Sian mendesir geli mendengar kata ‘Hot’ dari bibir sahabatnya Laila. Walaupun sejujurnya Sian mengakui jika Bara memang pria yang hot.
“Hey, kenapa malah bengong sih. Ayo cepat cerita.” Ucap Laila yang tidak sebaran untuk mendengarkan cerita dari Sian.
Sian menghembuskan nafas lelahnya dan kemudian dia mulai berbicara.
“Bara adalah anak dari tante Liora.”
“What! Kamu serius? Bukannya tante Liora tidak punya anak?” kaget Laila.
“Laila pelankan suara mu, nanti kedengaran oleh Bara.”
Laila menutup mulutnya dan merapatkan jarak mereka.
“Kamu ngak bohongkan? Bara adalah anak dari tante Liora?” tanya Laila pelan.
“Em...” angguk Sian pelan.
“Jika saja aku tahu tante Liora punya anak yang hot seperti Bara, aku akan pepet terus tante Liora sampai mau menjodohkan Bara denganku.”
Sian menatap Laila tidak percaya. Sahabatnya ini seakan tidak peduli dengan perasaannya.
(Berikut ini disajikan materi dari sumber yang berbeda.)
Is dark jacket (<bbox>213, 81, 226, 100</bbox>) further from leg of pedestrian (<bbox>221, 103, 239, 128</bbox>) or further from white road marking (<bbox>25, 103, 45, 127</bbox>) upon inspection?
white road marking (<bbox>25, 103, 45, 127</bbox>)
“Laila kamu bilang apa sih barusan? Bukannya mendengarkan ceritaku, kamu malah heboh sendiri.”
“Hehehe...ya maaf, siapa suruh punya suami seperti Bara. Aku kan jadi iri lihatnya.”
“Sudah kamu ambil saja dia, aku sudah sangat lelah sekali berdebat dengannya. Gara-gara dia rencana hidupku berantakan dan gara-gara dia juga aku selalu di tekan oleh mama.”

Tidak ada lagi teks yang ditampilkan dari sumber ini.